New – Trigger a Kernel Panic to Diagnose Unresponsive EC2 Instances

When I was working on systems deployed in on-premises data centers, it sometimes happened I had to debug an unresponsive server. It usually involved asking someone to physically press a non-maskable interrupt (NMI) button on the frozen server or to send a signal to a command controller over a serial interface (yes, serial, such as in RS-232).This command triggered the system to dump the state of the frozen kernel to a file for further analysis. Such a file is usually called a core dump or a crash dump.

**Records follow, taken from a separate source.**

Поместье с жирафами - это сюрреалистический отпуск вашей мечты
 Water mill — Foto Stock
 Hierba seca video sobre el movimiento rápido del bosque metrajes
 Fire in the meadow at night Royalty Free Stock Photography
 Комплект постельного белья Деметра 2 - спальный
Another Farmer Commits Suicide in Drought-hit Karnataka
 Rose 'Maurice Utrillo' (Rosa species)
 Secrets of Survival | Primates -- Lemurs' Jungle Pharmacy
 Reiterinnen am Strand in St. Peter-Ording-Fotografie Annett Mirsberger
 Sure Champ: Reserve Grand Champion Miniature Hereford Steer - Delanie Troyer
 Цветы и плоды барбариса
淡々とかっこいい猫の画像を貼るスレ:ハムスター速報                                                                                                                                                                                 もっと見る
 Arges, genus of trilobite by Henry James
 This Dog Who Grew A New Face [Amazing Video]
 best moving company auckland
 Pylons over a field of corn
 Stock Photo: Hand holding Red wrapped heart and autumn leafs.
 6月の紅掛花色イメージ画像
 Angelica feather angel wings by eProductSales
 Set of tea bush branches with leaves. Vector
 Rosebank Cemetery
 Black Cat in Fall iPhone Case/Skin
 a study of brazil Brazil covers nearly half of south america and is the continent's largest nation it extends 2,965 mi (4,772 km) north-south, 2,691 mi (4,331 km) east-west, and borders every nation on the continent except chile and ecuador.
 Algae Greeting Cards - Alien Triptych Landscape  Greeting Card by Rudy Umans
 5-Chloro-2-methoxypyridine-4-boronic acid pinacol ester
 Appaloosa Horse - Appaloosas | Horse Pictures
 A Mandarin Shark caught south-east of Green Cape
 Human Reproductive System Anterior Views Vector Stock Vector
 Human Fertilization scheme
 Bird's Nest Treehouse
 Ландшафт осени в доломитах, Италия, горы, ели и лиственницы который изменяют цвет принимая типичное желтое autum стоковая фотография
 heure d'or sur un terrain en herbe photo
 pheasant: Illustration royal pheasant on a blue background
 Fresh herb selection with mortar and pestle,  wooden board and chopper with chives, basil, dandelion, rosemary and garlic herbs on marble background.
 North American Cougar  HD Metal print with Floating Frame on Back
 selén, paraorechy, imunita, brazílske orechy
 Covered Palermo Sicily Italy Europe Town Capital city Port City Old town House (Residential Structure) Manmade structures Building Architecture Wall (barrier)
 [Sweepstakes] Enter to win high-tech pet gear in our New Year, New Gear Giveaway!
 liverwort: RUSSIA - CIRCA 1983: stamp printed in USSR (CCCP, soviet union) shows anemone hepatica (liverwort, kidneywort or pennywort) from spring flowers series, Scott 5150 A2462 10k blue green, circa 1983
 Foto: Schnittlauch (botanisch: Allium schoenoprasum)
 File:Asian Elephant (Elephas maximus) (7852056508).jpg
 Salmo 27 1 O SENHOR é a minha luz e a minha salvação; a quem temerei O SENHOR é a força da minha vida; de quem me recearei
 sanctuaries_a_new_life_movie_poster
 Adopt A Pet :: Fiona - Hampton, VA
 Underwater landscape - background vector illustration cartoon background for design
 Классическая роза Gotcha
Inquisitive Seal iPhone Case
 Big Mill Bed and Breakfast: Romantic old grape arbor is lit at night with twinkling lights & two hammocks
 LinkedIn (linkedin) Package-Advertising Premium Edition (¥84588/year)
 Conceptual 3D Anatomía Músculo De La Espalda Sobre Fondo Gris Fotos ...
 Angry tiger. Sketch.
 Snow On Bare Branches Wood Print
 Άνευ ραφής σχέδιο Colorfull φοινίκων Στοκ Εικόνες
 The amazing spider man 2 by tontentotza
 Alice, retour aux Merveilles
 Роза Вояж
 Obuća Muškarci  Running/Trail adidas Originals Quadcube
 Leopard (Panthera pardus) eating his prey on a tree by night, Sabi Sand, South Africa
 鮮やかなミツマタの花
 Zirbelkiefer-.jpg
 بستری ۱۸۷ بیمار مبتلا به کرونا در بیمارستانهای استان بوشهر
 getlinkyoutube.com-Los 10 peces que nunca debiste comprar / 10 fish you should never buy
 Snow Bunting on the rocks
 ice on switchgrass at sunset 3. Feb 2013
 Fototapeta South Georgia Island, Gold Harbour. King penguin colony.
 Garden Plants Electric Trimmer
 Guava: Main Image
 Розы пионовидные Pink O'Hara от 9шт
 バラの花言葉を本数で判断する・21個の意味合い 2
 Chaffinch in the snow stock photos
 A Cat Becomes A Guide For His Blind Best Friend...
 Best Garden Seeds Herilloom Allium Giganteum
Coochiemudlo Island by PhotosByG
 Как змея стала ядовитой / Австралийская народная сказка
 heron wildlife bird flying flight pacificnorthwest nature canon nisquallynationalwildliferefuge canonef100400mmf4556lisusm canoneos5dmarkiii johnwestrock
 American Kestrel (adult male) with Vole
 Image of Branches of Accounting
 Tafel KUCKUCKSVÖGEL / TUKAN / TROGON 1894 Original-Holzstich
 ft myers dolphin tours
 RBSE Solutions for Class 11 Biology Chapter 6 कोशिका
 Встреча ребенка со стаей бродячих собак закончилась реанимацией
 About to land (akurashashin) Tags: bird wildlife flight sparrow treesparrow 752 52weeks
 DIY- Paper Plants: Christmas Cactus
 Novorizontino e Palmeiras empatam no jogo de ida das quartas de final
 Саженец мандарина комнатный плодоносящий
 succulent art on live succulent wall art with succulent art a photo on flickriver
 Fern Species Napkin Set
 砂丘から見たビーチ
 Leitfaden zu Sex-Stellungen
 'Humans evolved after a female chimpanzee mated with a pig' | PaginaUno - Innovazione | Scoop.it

The crash dump includes an image of the memory of the crashed process, the system registers, program counter, and other information useful in determining the root cause of the freeze.

Today, we are announcing a new Amazon Elastic Compute Cloud (EC2) API allowing you to remotely trigger the generation of a kernel panic on EC2 instances. The EC2:SendDiagnosticInterrupt API sends a diagnostic interrupt, similar to pressing a NMI button on a physical machine, to a running EC2 instance. It causes the instance’s hypervisor to send a non-maskable interrupt (NMI) to the operating system. The behaviour of your operating system when a NMI interrupt is received depends on its configuration. Typically, it involves entering into kernel panic. The kernel panic behaviour also depends on the operating system configuration, it might trigger the generation of the crash dump data file, obtain a backtrace, load a replacement kernel or restart the system.

You can control who in your organisation is authorized to use that API through IAM Policies, I will give an example below.

Cloud and System Engineers, or specialists in kernel diagnosis and debugging, find in the crash dump invaluable information to analyse the causes of a kernel freeze. Tools like WinDbg (on Windows) and crash (on Linux) can be used to inspect the dump.

Using Diagnostic Interrupt
Using this API is a three step process. First you need to configure the behavior of your OS when it receives the interrupt.

By default, our Windows Server AMIs have memory dump already turned on. Automatic restart after the memory dump has been saved is also selected. The default location for the memory dump file is %SystemRoot% which is equivalent to C:Windows.

You can access these options by going to :
Start > Control Panel > System > Advanced System Settings > Startup and Recovery

On Amazon Linux 2, you need to install and configurekdump & kexec. This is a one-time setup.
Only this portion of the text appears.